▸ **REQUEST 1**:
In the forum thread on steelhead stocking, shorten the paragraph that begins "The steelhead that have made it into my net" to one sentence.
▸ **REQUEST 2**:
Carry on the forum thread about steelhead stocking past its last line with another reply.
╭─ GIVEN TEXT
# Steelhead stocking increases



## GRUNDY (Jun 18, 2005)

I'd like an education, at least a little bit behind the increases in steelhead stocking.

As I understand it, there are not enough alewive to support Chinook Salmon. 

How is it that there is somehow enough alewive, and "other" baitfish to support the increases in steelhead stocking?

Is the steelhead's diet really that diversified? Does Lake Michigan even support enough other baitfish with the food chain being messed up so bad from the mussels?

The steelhead that have made it into my net so far this winter and spring have not been the classic 6-10lb fish. More like 3-7Lbs, (estimating here) at least they seem small enough to make me wonder...

I understand how it would be good to backfill the gap in chinook salmon with something. I've been a bit confused hashing this one out in my head. I do love a steelhead over a king, but it sure feels weird to see the SH increases given the current state of the lake.

Maybe this has been hashed out and a link can be provided to stop an unnecessary thread.

Regards,

Brian


----------



## Fishndude (Feb 22, 2003)

Steelhead actually eat a lot of bugs - even out in the lakes. They sure got big, and fat on Alewives. We still get some decent Steelhead on lake Huron tribs, but I haven't seen any Alewives in Huron in a very long time.
╰─
╭─ MATERIAL SHOWN
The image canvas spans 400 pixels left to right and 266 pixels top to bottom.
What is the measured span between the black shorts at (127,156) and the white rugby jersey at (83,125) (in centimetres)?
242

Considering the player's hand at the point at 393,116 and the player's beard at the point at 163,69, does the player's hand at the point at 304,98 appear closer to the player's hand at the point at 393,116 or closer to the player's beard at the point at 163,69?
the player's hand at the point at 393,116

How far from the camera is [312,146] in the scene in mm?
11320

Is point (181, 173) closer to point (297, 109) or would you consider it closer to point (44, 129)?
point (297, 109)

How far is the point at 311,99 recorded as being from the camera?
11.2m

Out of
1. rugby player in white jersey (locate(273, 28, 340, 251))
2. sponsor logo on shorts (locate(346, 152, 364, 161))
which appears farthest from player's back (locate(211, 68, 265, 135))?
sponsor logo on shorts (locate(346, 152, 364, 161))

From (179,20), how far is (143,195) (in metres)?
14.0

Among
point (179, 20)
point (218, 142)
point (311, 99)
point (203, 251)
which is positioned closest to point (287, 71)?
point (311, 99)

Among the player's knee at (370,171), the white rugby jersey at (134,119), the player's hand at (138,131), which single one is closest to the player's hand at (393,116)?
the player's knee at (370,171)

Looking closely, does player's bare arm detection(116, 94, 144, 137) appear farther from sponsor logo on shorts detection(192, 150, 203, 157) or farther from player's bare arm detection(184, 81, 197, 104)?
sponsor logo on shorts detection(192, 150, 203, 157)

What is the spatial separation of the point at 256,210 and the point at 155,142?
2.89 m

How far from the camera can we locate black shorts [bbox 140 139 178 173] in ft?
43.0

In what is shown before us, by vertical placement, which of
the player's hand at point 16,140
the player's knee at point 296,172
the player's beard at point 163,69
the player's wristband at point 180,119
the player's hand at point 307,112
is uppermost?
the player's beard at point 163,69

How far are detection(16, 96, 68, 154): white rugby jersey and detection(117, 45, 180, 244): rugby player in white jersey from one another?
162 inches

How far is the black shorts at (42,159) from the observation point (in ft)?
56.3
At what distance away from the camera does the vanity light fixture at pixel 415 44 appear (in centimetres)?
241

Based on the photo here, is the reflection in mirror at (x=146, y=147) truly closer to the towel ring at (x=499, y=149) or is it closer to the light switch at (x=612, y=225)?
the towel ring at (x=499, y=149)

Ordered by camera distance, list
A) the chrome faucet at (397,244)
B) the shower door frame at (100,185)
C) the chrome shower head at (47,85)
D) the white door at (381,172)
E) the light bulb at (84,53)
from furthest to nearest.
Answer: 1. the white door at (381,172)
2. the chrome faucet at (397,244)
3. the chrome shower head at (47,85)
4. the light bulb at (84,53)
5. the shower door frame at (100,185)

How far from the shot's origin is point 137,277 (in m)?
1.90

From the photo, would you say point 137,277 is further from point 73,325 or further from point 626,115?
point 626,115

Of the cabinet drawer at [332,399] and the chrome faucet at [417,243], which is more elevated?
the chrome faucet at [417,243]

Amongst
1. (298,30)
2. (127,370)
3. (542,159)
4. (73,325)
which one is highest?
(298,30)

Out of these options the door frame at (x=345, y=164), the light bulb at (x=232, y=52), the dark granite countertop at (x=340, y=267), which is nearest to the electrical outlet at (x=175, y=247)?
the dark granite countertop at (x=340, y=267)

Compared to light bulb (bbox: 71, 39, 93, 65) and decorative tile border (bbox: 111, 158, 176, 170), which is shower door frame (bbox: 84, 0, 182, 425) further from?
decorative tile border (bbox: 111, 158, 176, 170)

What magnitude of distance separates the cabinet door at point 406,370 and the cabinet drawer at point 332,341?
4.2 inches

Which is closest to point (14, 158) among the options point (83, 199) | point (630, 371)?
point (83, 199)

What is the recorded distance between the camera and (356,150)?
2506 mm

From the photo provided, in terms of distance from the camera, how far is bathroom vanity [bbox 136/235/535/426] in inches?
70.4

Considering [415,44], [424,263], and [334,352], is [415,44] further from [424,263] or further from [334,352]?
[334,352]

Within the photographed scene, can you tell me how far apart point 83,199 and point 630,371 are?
╰─
╭─ MATERIAL SHOWN
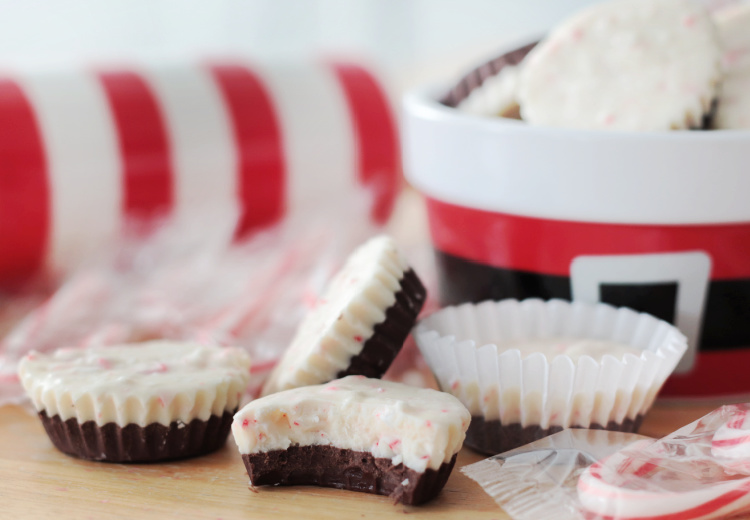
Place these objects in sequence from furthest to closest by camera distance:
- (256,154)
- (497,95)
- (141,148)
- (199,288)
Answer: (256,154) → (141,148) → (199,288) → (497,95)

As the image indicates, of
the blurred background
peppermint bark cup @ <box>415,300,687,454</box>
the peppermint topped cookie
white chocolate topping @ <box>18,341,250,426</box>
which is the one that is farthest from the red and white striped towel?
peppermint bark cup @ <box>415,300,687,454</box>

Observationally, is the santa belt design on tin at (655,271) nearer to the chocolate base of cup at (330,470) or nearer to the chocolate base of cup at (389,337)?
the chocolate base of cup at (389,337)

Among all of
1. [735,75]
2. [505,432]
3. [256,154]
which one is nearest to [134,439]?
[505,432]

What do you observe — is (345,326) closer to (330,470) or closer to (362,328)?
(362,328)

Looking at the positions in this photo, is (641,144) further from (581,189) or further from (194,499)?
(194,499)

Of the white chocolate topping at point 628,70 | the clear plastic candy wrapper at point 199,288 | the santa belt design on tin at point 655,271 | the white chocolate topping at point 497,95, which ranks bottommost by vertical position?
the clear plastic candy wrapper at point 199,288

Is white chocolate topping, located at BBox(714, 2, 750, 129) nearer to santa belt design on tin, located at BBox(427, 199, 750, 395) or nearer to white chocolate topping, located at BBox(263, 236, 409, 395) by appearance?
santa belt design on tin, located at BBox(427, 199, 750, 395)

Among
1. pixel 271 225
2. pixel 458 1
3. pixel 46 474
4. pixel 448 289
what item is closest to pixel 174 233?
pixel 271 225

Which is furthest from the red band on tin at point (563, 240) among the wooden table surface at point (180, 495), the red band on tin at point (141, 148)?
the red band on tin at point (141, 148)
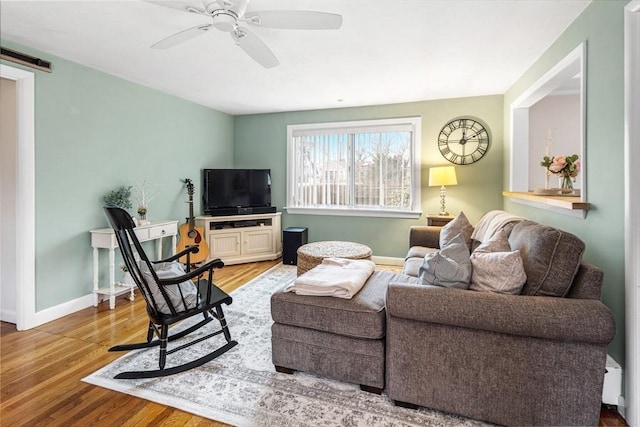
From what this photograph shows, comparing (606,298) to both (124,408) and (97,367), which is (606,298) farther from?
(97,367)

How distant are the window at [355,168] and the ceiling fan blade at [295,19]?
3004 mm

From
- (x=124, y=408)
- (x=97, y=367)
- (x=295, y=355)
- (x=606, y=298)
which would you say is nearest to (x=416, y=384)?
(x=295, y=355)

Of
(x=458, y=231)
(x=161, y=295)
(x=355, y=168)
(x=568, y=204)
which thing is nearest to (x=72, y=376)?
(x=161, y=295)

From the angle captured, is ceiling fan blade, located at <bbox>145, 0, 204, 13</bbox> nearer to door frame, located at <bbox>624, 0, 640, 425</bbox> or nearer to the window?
╰─
╭─ MATERIAL SHOWN
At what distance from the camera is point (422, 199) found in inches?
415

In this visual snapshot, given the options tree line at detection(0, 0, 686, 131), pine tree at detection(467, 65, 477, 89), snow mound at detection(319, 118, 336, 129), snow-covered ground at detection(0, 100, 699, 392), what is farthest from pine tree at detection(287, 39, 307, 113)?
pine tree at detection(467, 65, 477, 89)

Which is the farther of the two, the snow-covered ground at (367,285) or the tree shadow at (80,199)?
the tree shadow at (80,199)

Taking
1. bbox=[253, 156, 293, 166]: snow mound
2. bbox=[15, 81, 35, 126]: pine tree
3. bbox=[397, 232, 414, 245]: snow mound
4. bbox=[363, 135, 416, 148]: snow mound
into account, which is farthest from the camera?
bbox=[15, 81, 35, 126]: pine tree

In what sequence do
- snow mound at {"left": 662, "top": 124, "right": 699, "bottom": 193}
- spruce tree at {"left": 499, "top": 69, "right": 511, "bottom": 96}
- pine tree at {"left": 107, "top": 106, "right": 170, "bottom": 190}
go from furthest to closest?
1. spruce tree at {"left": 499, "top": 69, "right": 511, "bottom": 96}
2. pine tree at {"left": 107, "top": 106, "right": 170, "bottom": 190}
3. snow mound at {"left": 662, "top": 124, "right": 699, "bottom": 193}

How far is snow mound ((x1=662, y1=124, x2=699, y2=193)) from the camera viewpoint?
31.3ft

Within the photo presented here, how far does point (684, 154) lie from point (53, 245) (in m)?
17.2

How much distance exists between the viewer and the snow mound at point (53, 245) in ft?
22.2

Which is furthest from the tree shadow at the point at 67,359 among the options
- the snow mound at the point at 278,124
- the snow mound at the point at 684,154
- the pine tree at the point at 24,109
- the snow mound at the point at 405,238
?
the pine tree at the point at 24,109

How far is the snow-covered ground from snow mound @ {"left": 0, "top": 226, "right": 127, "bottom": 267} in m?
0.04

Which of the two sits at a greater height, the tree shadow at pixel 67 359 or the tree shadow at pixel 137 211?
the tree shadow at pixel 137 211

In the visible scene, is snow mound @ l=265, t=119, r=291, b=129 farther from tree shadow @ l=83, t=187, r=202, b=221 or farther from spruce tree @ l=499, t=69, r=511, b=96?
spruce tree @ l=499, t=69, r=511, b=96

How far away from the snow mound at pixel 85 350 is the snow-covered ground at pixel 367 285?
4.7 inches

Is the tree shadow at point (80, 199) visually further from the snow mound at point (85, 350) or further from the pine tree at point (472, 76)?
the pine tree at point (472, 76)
╰─
▸ **EXPECTED OUTPUT 1**:
The steelhead netted this winter and spring have been about 3-7 lbs by estimate rather than the classic 6-10 lbs, which is small enough to raise doubts.

▸ **EXPECTED OUTPUT 2**:
----------



## someone11 (Mar 15, 2009)

Yes, steelhead do eat quite a lot of bugs. They will also eat gobies, which as we all know we have plenty of.


----------



## RedM2 (Dec 19, 2007)

We've found them with stomachs packed full of bugs. We've also seen various types of baitfish other than alewives in their stomachs when caught in Huron. Their stomach contents mirror what's available based on bug hatches and the baitfish coming through at a particular time of year.


----------



## tgafish (Jan 19, 2001)

The greatest benefit of the SH is the extended opportunities it provides for the various types of fisherman. Maybe 4 months out of the year that they are not in the rivers, year round opportunity for pier and boat fisherman. By no means a king, but a fun fish none the less


----------



## gunfun13 (Jun 13, 2003)

I personally don't under stand the increase either unless the dnr has already conceded to the demise of the alewife. Despite having a diversified diet, they will still be putting additional pressure on the ales. I'd honestly rather see any additional plants available go to Huron, and i have never fished huron or a trib in my life..yet.


----------



## towner (Jan 19, 2012)

The Chinook did the job Howard Tanner hoped for when he first introduced them. Maybe to well.


----------



## Corey K (Dec 11, 2009)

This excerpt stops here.